Topic: Media Research Center
If podcaster Joe Rogan is not an actual right-winger, he's definitely right-wing-adjacent -- which is good enough for the Media Research Center. Last year, after Rogan moved his "massively popular" show to Spotify, the MRC's Alexander Hall highlighted criticism of him for the right-wing guests he has had, including Alex Jones, Proud Boys founder Gavin McInnes and an anti-transgender author. But Hall also touted how Rogan interviewd more mainstream right-wingers like Ben Shapiro and Jordan Peterson. In Jnauary, Christian Toto gushed over Rogan's "refreshing take on Big Tech censorship," which basically came down to being opposed to banning Donald Trump from social media for his legacy of incitement. And in March, P.J. Gladnick defended Rogan from accusations of being a right-wing host -- hey, Bernie Sanders was once a guest!
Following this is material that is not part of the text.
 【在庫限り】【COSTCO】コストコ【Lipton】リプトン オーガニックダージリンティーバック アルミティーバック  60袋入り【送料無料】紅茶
So when Rogan started peddling misinformation about the coronavirus vaccine, the MRC rushed to his defense over this "hot take." Kayla Sargent wrote in an April 28 post:
Intellectual Dark Web member and podcast host Joe Rogan, once again, appears to have angered the left with recent comments on the COVID-19 vaccine in his podcast,The Joe Rogan Experience.
Some on the left, however, seemed to not only be displeased with Rogan’s COVID-19 commentary, but also with the fact that Spotify has not taken action in response to the episode. Spotify holds an exclusive contract with Rogan.
During the podcast, Rogan said: “I think, for the most part, it’s safe to get vaccinated. I do. I do. But if you’re like 21-years-old, and you say to me, ‘Should I get vaccinated?’ I’ll go ‘no.’” He continued: “If you're a healthy person, and you're exercising all the time, and you're young, and you’re eating well, like, I don't think you need to worry about this.”
Of course, the left panicked over the fact that Rogan dared to question the vaccine in any capacity.
Sargent went on to cite Dr. Anthony Fauci -- who is definitely not part of "the left" -- criticizing Rogan's advice.But Fauci wasn't alone: a group of doctors denounced Rogan's misinformation, pointing out that "Rogan demonstrates that he lacks a simple, fundamental understanding about how infectious diseases — including Covid-19 — spread," adding that "While scientists and doctors are generally more trusted, competing messages like Rogan's can be confusing and affect people's behaviors with regard to their health."
The MRC has yet to mention that Rogan later tried to clarify his misinformation, denying that he's an anti-vaxxer but still (falsely) insisting that young, health ypeople don't need the vaccine.